Have you checked for spark and fuel pressure? If both are missing it is likely the automatic shutdown (ASD) relay isn't turning on during cranking. Measure the voltage on the 12 volt feed wire at any injector or ignition coil. The wire will be the same color at each place, usually dark green / orange. A test light works best but you can use a digital voltmeter if you watch it closely. Most don't respond fast enough. You should see 12 volts there for one second after turning on the ignition switch, then it will go back to 0 volts.
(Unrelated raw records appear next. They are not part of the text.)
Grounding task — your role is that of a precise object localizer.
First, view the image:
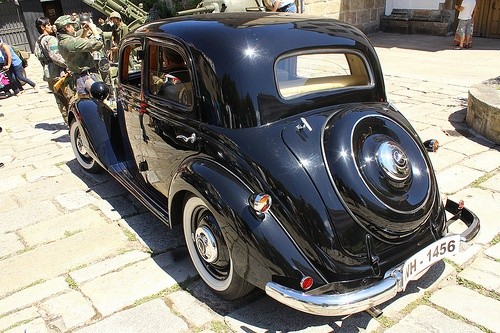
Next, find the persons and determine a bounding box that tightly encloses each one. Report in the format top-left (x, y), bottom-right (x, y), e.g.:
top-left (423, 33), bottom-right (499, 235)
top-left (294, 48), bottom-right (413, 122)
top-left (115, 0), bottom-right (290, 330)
top-left (263, 0), bottom-right (298, 13)
top-left (162, 48), bottom-right (185, 69)
top-left (454, 0), bottom-right (475, 51)
top-left (0, 12), bottom-right (127, 123)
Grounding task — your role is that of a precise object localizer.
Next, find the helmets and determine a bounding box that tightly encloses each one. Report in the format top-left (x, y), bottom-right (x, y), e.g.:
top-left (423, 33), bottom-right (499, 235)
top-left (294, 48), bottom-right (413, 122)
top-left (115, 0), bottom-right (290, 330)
top-left (109, 11), bottom-right (121, 19)
top-left (79, 15), bottom-right (90, 25)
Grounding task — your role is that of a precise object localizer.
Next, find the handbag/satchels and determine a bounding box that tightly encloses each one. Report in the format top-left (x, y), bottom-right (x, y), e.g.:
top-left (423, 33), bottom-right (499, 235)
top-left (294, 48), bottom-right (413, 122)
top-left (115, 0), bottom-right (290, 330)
top-left (43, 62), bottom-right (63, 80)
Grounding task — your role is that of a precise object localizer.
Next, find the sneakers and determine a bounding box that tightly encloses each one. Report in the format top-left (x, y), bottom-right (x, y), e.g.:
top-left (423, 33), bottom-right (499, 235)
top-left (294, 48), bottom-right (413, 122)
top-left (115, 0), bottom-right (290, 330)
top-left (453, 45), bottom-right (470, 50)
top-left (13, 85), bottom-right (40, 94)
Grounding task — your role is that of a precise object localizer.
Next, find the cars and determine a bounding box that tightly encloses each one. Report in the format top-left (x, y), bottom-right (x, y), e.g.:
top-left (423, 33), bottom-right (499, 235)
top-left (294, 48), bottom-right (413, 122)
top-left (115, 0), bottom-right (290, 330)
top-left (65, 11), bottom-right (481, 319)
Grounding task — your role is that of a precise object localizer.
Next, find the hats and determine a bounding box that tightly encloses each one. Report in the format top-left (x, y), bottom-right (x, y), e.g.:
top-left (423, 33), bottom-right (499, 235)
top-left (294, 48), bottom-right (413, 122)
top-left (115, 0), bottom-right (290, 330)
top-left (54, 15), bottom-right (77, 31)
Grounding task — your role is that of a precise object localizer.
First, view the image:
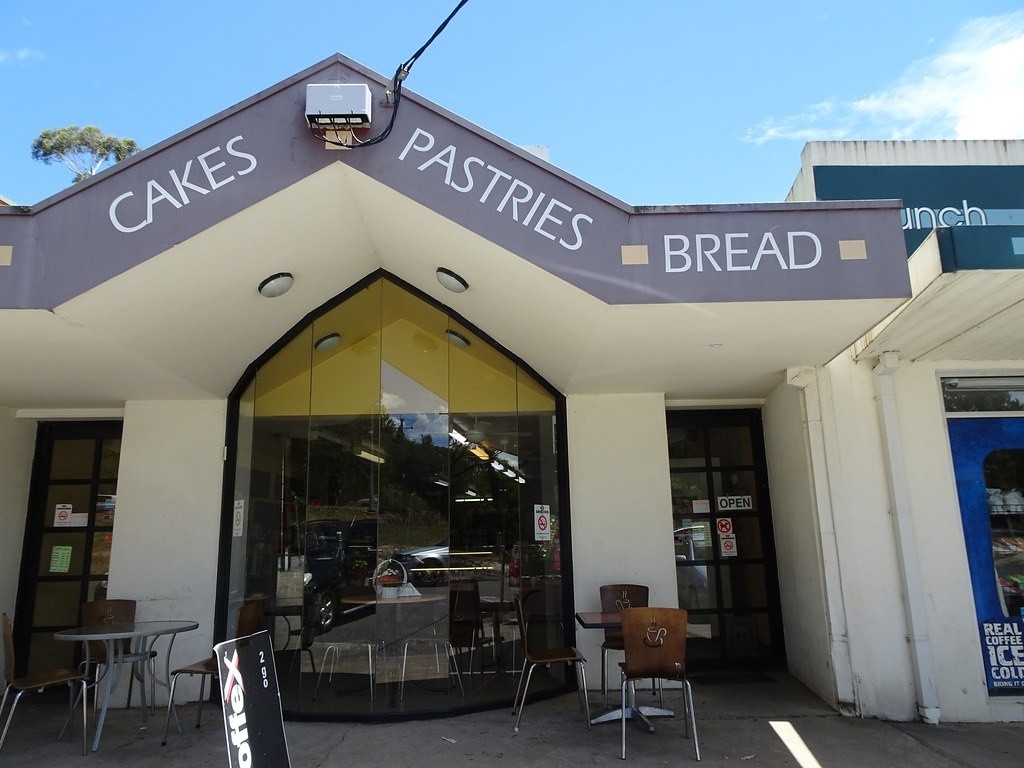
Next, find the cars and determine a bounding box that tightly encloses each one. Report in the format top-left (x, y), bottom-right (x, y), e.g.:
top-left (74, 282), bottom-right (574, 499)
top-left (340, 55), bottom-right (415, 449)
top-left (272, 509), bottom-right (559, 636)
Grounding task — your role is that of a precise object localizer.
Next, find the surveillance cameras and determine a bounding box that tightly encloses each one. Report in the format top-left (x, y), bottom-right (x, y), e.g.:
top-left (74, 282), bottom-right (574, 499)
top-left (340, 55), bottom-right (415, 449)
top-left (946, 378), bottom-right (959, 388)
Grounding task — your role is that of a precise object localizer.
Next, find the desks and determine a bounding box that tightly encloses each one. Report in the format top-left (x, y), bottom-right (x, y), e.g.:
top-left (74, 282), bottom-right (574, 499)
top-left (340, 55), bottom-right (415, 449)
top-left (54, 620), bottom-right (200, 751)
top-left (576, 611), bottom-right (675, 734)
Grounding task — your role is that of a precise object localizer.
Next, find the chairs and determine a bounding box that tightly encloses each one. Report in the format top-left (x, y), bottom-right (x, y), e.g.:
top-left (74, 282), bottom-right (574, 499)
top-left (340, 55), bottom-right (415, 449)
top-left (599, 583), bottom-right (664, 712)
top-left (77, 599), bottom-right (158, 717)
top-left (279, 573), bottom-right (520, 706)
top-left (0, 611), bottom-right (91, 757)
top-left (510, 598), bottom-right (593, 732)
top-left (160, 599), bottom-right (264, 747)
top-left (617, 607), bottom-right (702, 762)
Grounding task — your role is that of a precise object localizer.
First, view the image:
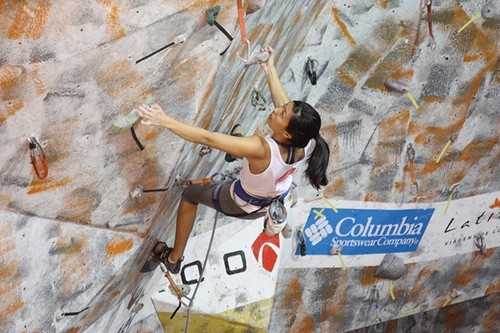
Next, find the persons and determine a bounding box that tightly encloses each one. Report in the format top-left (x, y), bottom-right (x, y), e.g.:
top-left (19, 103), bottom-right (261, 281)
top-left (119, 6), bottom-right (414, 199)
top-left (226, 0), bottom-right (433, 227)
top-left (136, 45), bottom-right (330, 274)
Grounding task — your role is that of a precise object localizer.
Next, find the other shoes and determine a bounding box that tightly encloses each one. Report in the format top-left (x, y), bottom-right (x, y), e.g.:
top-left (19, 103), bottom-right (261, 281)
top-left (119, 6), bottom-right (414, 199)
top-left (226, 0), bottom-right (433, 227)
top-left (153, 240), bottom-right (185, 274)
top-left (225, 123), bottom-right (245, 162)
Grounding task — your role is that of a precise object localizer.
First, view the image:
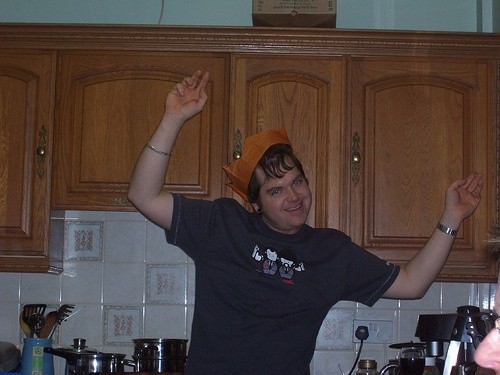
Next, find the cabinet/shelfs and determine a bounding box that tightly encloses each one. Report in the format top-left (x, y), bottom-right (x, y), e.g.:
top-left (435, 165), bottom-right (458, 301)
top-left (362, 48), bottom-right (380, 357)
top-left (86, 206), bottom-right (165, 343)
top-left (50, 50), bottom-right (231, 213)
top-left (1, 48), bottom-right (65, 274)
top-left (347, 55), bottom-right (497, 285)
top-left (230, 55), bottom-right (346, 234)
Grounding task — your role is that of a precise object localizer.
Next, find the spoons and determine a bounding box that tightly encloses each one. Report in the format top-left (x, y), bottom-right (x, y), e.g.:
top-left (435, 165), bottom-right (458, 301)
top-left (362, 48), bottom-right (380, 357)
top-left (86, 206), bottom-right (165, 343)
top-left (27, 313), bottom-right (43, 337)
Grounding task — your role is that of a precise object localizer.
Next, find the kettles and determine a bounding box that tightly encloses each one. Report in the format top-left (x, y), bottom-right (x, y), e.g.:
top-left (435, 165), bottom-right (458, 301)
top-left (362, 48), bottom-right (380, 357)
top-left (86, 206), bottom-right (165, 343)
top-left (442, 306), bottom-right (495, 375)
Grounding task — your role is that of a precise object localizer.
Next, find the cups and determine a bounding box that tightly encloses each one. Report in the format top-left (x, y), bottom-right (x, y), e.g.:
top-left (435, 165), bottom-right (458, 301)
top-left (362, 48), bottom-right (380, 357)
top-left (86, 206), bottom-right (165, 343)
top-left (397, 344), bottom-right (425, 375)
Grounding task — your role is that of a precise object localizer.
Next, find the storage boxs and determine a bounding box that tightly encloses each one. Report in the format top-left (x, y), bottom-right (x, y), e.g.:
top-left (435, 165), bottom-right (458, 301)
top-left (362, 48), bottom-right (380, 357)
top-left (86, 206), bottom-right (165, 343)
top-left (252, 0), bottom-right (336, 29)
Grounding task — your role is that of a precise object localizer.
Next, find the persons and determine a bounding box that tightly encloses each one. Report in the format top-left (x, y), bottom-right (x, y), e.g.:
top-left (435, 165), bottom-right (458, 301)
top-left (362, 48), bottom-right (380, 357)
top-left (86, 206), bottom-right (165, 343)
top-left (473, 220), bottom-right (500, 375)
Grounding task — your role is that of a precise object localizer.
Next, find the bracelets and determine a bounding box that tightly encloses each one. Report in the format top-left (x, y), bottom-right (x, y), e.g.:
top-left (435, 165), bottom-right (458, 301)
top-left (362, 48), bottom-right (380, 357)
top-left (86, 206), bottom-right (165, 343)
top-left (127, 70), bottom-right (483, 375)
top-left (436, 222), bottom-right (458, 236)
top-left (146, 142), bottom-right (171, 157)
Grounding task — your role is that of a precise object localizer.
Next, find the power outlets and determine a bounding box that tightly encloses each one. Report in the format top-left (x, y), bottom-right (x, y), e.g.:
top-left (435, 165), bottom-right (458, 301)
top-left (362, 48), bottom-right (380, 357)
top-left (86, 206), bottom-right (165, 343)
top-left (353, 320), bottom-right (393, 343)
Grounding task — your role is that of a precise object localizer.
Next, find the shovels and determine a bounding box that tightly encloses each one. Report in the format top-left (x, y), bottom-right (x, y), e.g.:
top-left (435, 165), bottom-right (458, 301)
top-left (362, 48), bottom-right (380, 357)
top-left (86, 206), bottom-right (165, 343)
top-left (22, 304), bottom-right (47, 338)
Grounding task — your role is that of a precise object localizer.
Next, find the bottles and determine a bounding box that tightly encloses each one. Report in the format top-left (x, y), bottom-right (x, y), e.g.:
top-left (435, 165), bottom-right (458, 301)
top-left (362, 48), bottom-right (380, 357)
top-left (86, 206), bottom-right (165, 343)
top-left (356, 360), bottom-right (378, 375)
What's important is if that voltage comes back during cranking. If it does, you have a spark OR a fuel supply problem. If it doesn't come back, you won't have spark AND fuel pressure. The most common causes of that are a failed camshaft position sensor, followed by a failed crankshaft position sensor, followed by a timing belt that has jumped two teeth.
There should be a fault code related to those sensors or the synchronization between the two of them, but if you ran the battery dead, those codes will be erased and that valuable information will be lost. Often those codes will not set again just from cranking the engine. At that point you'll need a scanner to view live data and see which sensor signal is missing.